Dr. Pedro Gutierrez, former director of the UH summer program in Spain, laughingly recalls how one student marveled that walking and taking the bus seemed “more human” in that country than the car-dependent habits in Houston. “Studying abroad is the acquisition of another way to see life,” says Gutierrez, an associate professor of Spanish. “The tragedy of Sept. 11 has put a light on the issue. Instead of closing doors, it has opened doors.”
That underscores the importance of ensuring student safety and well-being while abroad at all times, says Jerry Wilcox, director of UT-Austin’s International Office. The largest singly accredited university nationally, UT sent 4,320 students abroad in the 1999-2000 school year. Officials there expect to match, or possibly top that this fall semester.
“Nothing has changed since Sept. 11,” Wilcox says. “Sept. 11 was a wake-up call to the public, and possibly to the news media. Study abroad programs are under the same rigor now as before Sept. 11. We look at parts of the world that aren’t on the front page of the day’s newspaper, or the top of the 6 o’clock news. We deal with protecting our students from earthquakes, volcano eruptions and hurricanes all the time, not to mention the other environmental, political, media and education crises overseas. That’s part and parcel of studying abroad.”
Last August, UT officials decided not to send students to the University of Haifa or elsewhere in Israel, Wilcox says. However, UT did receive three University of Haifa students as originally planned under the exchange, Wilcox says, adding that like at other U.S. schools, UT officials will reinstate study abroad programs in Israel when the violence subsides.
“You cannot learn the country — any country — and have the whole experience when your safety is compromised,” Wilcox says. “I don’t want to kid around about it.”
So with no worries about flagging interest in studying overseas, educators can instead turn their attention to issues such as how to get more minorities into study abroad programs; how to make international education a more integral component of undergraduate education; and how to better fund programs.
NAFSA’s Johnson says his organization is forming a task force of educators and others to determine ways to better promote study abroad opportunities.
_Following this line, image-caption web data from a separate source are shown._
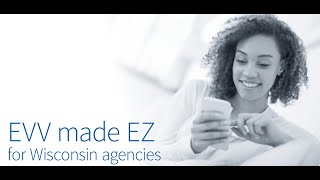 WISCONSIN MEDICAID EVV | WISCONSIN DHS APPROVED ELECTRONIC VISIT VERIFICATION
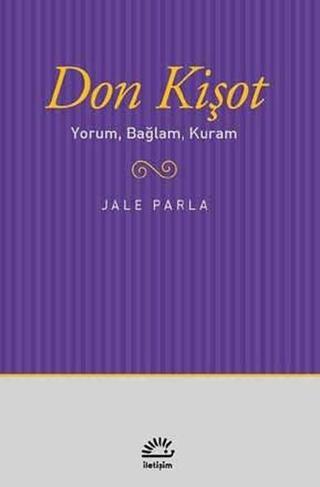 Don Kişot - Jale Parla - İletişim Yayınları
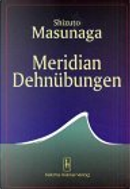 Meridian Dehnübungen. by Shizuto Masunaga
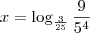 x = \log_{\frac{3}{25}} \frac{9}{5^4} x = \log_{\frac{3}{25}} \frac{9}{5^4}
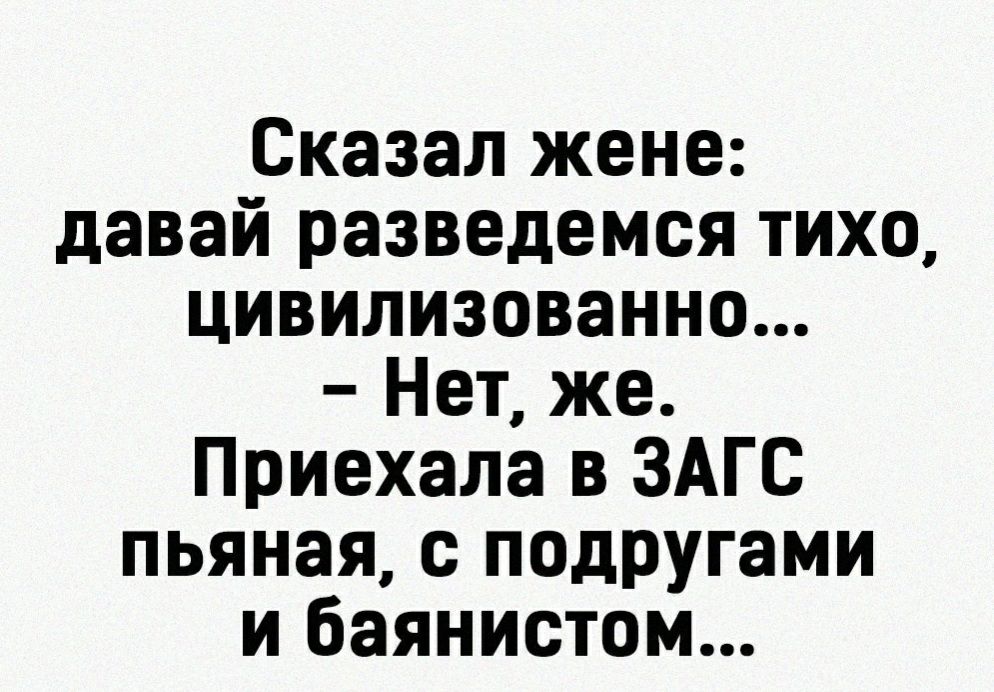 Сказал жене давай разведемся тихо цивилизованно Нет же Приехала в ЗАГС пьяная с подругами и баянистом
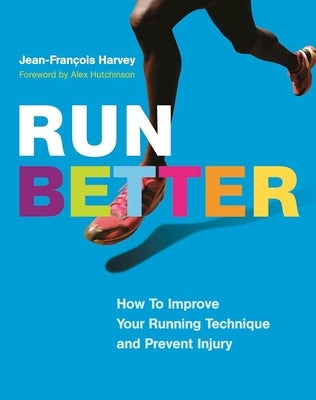 Run Better: How to Improve Your Running Technique and Prevent Injury by Harvey, Jean-François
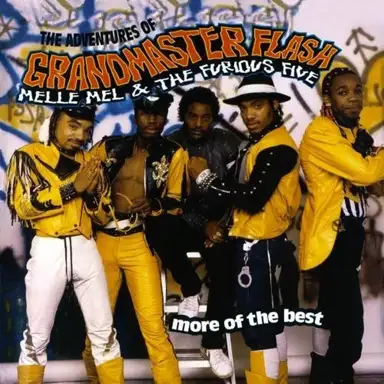 The Adventures of Grandmaster Flash, Melle Mel & The Furious Five: More of the Best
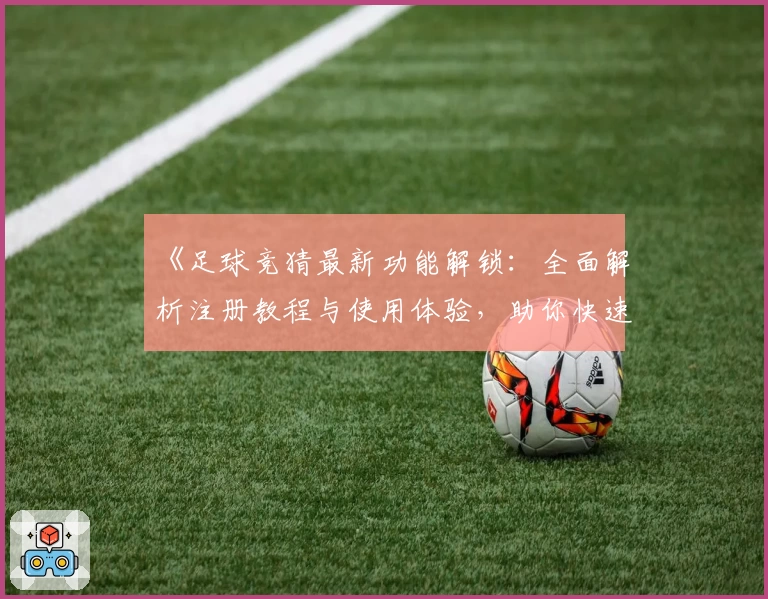 《足球竞猜最新功能解锁：全面解析注册教程与使用体验，助你快速上手》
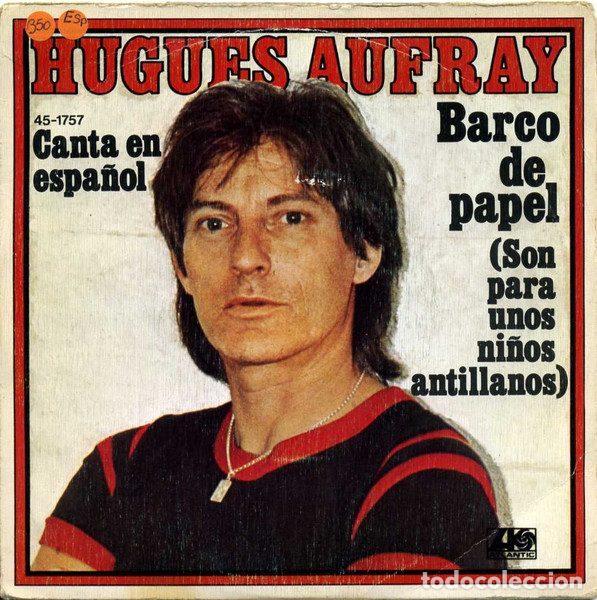 Vinyl-Schallplatten: Hugues Aufray &ndash; Canta En Espa&ntilde;ol Barco De Papel (Son Para Unos Ni&ntilde;os Antillanos) (Vinyl,...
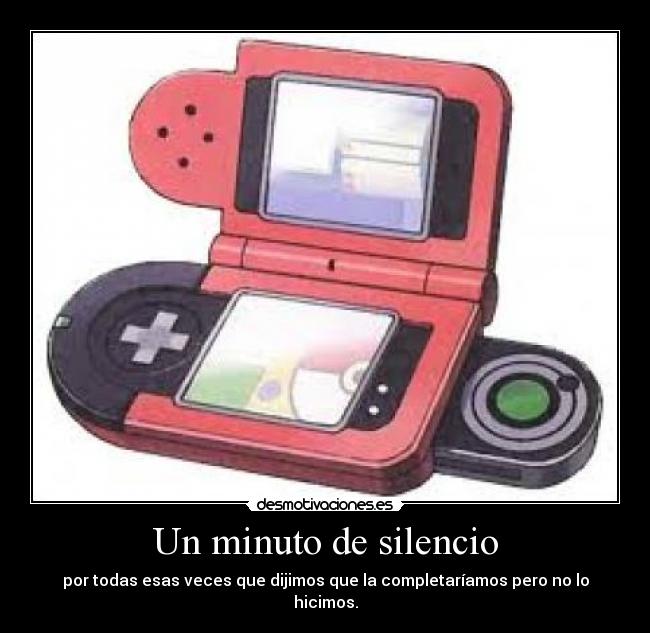 Un minuto de silencio - por todas esas veces que dijimos que la completaríamos pero no lo hicimos.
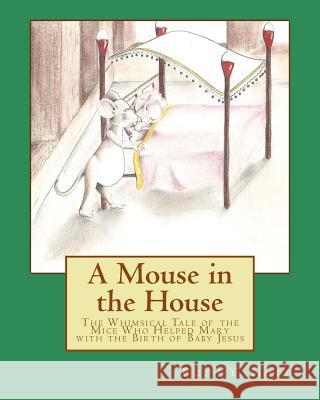 A Mouse in the House: A Whimsical Tale of the Mice Who Helped Mary with the Birth of Baby Jesus Ruth y. Nott James Melton 9781522823612
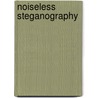 Noiseless Steganography door Abdelrahman Desoky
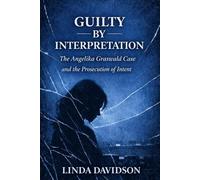 Guilty by Interpretation: The Angelika Graswald Case and the Prosecution of Intent: 1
U.S. lawmakers already have passed a measure creating the Gilman International Scholarships, which will provide some federal monies for financially disadvantaged students to study overseas. An American Council on Education survey showed that 75 percent of adults agreed college students should have a study abroad experience — yet barely 1 percent went abroad this academic year.
Perdreau and other longtimers in international education wish they could make study abroad a required aspect of the undergraduate curriculum. Study abroad already is required for certain academic fields, such as the international studies major at Ohio University, Perdreau says. “As students bring ideas back, the better educators we become,” she says.
But any glimmer of hope relies on making study abroad financially affordable for all college students. And international education already jockeys for monetary scraps as donors are more likely to make gifts financing new law schools and science buildings, or endowed chairs. Sometimes to the outsider, study abroad seems like a luxury.
Even at MSU, a pioneer in international education, there currently are no endowed scholarships for study abroad, Fairfax says. That’s quite a hurdle at a school where the president has stated that by 2006, he wants 40 percent of students to have had a study abroad term. “Study abroad is such a relatively new phenomena,” Fairfax says. “I don’t think the early generation of people who studied abroad are in CEO positions yet, because if they were, they would not only understand how it changed their lives, but also what it does for students today.”